Task requirements — In the piece on Arthur Max Spencer's grave inscription, in what year did his father become an MP?
***** Supplied passage
THE DEAR SON OF
HERBERT SPENCER M.P.
OF BRADFORD

SECOND LIEUTENANT ARTHUR MAX SPENCER

RIFLE BRIGADE

12TH APRIL 1917 AGE 19

BURIED: HIGHLAND CEMETERY, ROCLINCOURT, FRANCE


This inscription throws light on the timing of the War Graves Commission's request for inscriptions, and for the information families would like included in the cemetery registers.
Arthur Spencer was killed on 12 April 1917, helping his men out of a trench as they went over the top into an attack. The Yorkshire Post announced his death on the 18 April:

Sec. Lieut. Arthur Max Spencer, Rifle Brigade, second son of Mr H.H. Spencer of Eshott, the well-known Yorkshire golfer, has been killed in action.

Do you see how father, Mr Herbert Harvey Spencer, was described - "the well-known golfer"? There's nothing here about him being an MP. This is because he wasn't. He didn't become an MP until 1922 and he lost his seat in 1924. So now we can tell that the Commission's request must have come some time between these two dates.
Five months after Arthur's death there is another announcement in the Yorkshire Post:

Capt. J.F. Spencer ... elder son of Mr H.H. Spencer ... has been severely wounded in the left shoulder and right arm. He is now in a London hospital, making good progress. He was invalided home from the front at Christmas last year with diphtheria, but returned in March last.

But this is not the end of the story as the Leeds Mercury of the 11 October 1920 relates:

The body of the well-dressed young man who was found dead in the billiard room of the Pavilion Hotel, Scarborough, on Friday night with a bullet wound in the mouth and head, and a service revolver by his side was identified by his father on Saturday as that of John Fredrick Spencer of Halifax Road, Bradford.
**********
***** Input data
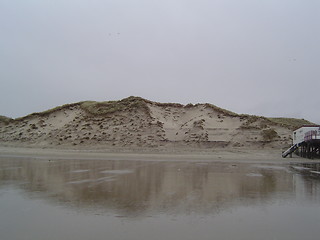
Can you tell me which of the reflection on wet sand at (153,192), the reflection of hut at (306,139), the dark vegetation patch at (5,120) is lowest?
the reflection on wet sand at (153,192)

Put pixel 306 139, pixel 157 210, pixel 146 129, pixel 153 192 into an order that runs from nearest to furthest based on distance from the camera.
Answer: pixel 157 210 → pixel 153 192 → pixel 306 139 → pixel 146 129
**********
Answer space — 1922